Las esculturas, bajorrelieves, retratos, sarcófagos, y otros materiales
decorativos y arquitectónicos producidos en Afrodisias se exportan a todas
las partes del gran Imperio Romano. Las canteras de mármol están al
nordeste de la ciudad, en las montañas de Salbakos, actual Babadag. Pero
con el tiempo, las palabras "Afrodisias y Afrodita" son borradas
sistemáticamente de la mayor parte de las inscripciones.

HECHOS CURIOSOS
Las prostitutas, así como hoy ocultan sus negocios haciéndolos pasar
por casas de masajes o los anuncian con luces rojas, en la Edad Media
(s.XII) los disimulaban como si se tratara de tabernas, colgando en su
puerta un ramo. Por esa razón, las comadres empezaron a llamarlas “rameras”,
una palabra que les sonaba más púdica que “prostituta”.
Cabe
destacar que durante largo tiempo la virginidad fue adorada e incluso
en varias civilizaciones antiguas las diosas y sacerdotisas debían ser
vírgenes, y la ofrenda más valiosa a los dioses era la sangre de
mujeres vírgenes.
Mientras
que las mujeres respetables usaban vestidos de
lana o
lino para
evitar que su cuerpo fuese objeto de las miradas de hombres que no
fuesen sus maridos, las hetairas vestían ropajes de gasa de gran
transparencia, que en muchas ocasiones eran de color
azafranado.
También se maquillaban con polvos blancos, moda que sugería que una
mujer con la piel blanca no tenía que trabajar, es decir, que no
estaba expuesta al sol por necesidad. Sus peinados, como los de las
mujeres de clase alta, eran complicados y llenos de postizos.
En el antiguo
Egipto, la lujuria se entendía como una forma de entrar en contacto
con la deidad a través de lo que ellos denominaban prostitutas
sagradas.
En Grecia y Roma era estar con una hetaira o concubina.
Las Bayaderas /
Devadasis eran Sacerdotisas que se consagraban desde la niñez a la
Diosa Laksmi, vivían en el Templo donde eran formadas por una
Sacerdotisa Maestra que les enseñaba a tocar música, a cantar y a
bailar, además de las artes de la seducción. Entre sus funciones
estaban las de intervenir en ceremonias de Fertilidad tocando música y
bailando de manera provocativa para propiciar la intervención de la
Diosa, además de prostituirse a los fieles que venían a adorarla. Se
les permitía tener hijos y los varones eran dedicados asimismo al
culto, prostutución con los fieles y cuidados del Templo.

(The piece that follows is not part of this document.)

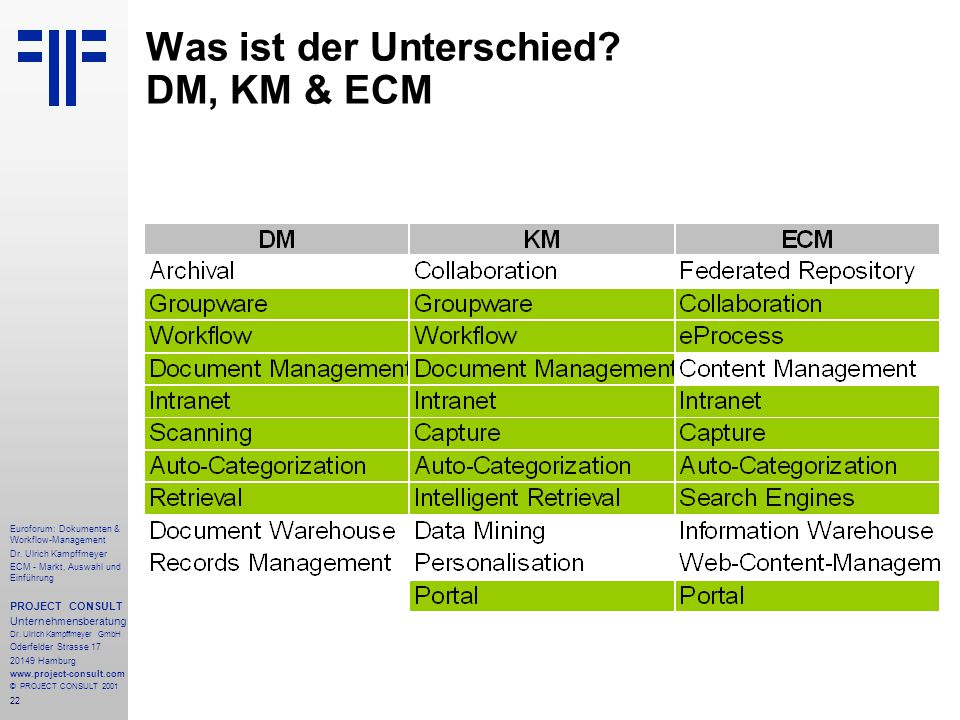 22 Euroforum: Dokumenten & Workflow-Management Dr.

Solón, uno de los Siete Sabios de Grecia,
fundó el Dicterión, casa de prostitución a cargo del Estado ubicada en
Atenas, convirtiéndose en el primer "Administrador Prostibulario
Oficial". En Siracusa, como en tantas otras ciudades de la época, la
prostitución organizada autorizaba únicamente a las mujeres públicas a
exhibirse y destacar su belleza, acicalamientos vedados a las mujeres
honestas. La Isla de Lesbos -cuna del lesbianismo- abrió su Escuela a
cargo de la histórica Safo, con adeptas que se disputaban premios a la
belleza física y la voluptuosidad.
En la Roma Clásica, algunos prostitutos masculinos esperaban en las
esquinas de los baños a mujeres que solicitaran sus servicios. Según
la jerarquía romana de la degradación sexual, un hombre sospechoso de
practicar
cunnilingus
a una mujer se rebajaba más que uno que fuera penetrado por otro
hombre. Se le imponía el estatus legal de infame, al mismo nivel que
prostitutas, gladiadores y actores, lo cual le impedía votar y
representarse a sí mismo ante un tribunal.